July 13, 2018
The infrastructure legislation that House Transportation and Infrastructure chairman Bill Shuster (R-PA) has quietly been working on for weeks could be unveiled by the end of this month.
And it is possible – though not yet guaranteed – that the bill will be bipartisan. Ranking member Peter DeFazio (D-OR) was invited to contribute proposals from his side of the aisle for possible inclusion in the legislation (such proposals were supposed to be submitted by Shuster’s staff this week).
But the T&I bill is not expected to have much in common with President Trump’s infrastructure initiative, at least not in terms of the broad strokes. The Trump plan proposed to spend $200 billion in money from the general fund to leverage another $800 billion, or more, in non-federal funding. But the Trump plan was silent on the future of the Highway Trust Fund, which will need about $20 billion per year in additional taxes or other financial resources – forever – after 2020 in order to continue paying current commitments and future commitments at the current spending levels.
The T&I plan is expected to take the opposite approach. Instead of leading with new programs and ignoring the solvency of the existing Highway Trust Fund programs, Shuster’s bill will make continued Trust Fund solvency its top priority.

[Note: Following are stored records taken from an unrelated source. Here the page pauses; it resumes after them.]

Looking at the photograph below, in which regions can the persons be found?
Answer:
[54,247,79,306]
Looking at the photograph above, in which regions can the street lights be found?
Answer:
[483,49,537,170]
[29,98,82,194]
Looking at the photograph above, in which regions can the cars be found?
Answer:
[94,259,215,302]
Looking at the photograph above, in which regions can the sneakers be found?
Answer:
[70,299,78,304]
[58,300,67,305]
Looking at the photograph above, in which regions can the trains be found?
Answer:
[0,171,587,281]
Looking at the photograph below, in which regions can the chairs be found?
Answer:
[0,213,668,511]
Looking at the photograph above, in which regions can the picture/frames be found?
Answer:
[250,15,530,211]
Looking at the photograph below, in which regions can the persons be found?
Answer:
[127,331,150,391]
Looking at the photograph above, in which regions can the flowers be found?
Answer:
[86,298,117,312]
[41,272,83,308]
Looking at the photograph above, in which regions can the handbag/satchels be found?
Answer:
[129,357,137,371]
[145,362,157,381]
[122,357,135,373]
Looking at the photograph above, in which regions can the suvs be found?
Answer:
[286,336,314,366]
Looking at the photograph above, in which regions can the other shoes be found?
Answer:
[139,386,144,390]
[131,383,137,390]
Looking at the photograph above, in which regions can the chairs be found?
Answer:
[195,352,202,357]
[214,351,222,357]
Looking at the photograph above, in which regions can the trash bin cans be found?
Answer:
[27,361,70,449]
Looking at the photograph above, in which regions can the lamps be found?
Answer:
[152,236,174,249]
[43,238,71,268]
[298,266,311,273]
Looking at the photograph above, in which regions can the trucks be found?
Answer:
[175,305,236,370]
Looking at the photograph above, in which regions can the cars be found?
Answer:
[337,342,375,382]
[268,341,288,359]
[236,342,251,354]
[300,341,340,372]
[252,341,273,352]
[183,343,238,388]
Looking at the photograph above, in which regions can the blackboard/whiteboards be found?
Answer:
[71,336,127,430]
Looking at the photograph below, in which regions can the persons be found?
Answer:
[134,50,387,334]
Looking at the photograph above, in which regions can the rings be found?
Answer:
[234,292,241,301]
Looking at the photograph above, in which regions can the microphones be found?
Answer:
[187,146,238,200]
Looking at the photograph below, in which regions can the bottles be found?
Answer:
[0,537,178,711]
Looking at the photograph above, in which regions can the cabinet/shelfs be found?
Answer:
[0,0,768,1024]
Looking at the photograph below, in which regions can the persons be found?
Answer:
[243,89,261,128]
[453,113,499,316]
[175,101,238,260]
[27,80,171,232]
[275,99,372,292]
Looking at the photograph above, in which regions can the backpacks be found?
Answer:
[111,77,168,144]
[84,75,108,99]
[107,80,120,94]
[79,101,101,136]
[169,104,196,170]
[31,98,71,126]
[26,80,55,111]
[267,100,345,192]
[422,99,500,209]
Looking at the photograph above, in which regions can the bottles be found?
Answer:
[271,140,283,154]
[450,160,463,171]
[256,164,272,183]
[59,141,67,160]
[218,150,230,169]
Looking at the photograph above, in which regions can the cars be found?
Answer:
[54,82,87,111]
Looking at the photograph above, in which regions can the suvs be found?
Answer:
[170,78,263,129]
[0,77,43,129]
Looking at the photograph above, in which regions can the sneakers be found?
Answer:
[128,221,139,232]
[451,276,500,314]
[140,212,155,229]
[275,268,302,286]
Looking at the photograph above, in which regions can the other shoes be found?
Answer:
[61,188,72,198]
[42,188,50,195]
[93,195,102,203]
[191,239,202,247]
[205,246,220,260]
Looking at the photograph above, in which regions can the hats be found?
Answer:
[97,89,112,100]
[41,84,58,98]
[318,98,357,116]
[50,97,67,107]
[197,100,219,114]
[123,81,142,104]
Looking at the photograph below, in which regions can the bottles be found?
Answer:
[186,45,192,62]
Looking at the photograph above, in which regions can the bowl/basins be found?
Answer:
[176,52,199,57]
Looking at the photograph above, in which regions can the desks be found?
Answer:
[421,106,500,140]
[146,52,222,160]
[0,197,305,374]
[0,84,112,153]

This is also why the Shuster bill is not expected to go anywhere, at least before the fall elections. Because under federal budget rules, trust funds can only be supported by taxes. Taxes are in the jurisdiction of the Ways and Means Committee, which has not expressed any interest in getting involved in a tax increase in an election year. Trust funds, as well, are also Ways and Means jurisdiction, since they are written into the Internal Revenue Code and are places where tax receipts are deposited.
In terms of raising money, the T&I Committee does have jurisdiction over hypothetical user fees on transportation – real user fees as defined by the Supreme Court in the U.S. Shoe decision, not excise taxes. But since the beneficiaries of most federal surface transportation programs are state and local governments, not private entities, real user fees would be difficult to levy in many cases. And real user fees are recorded in the federal budget as negative spending, not as receipts, so they can’t be deposited in a trust fund account.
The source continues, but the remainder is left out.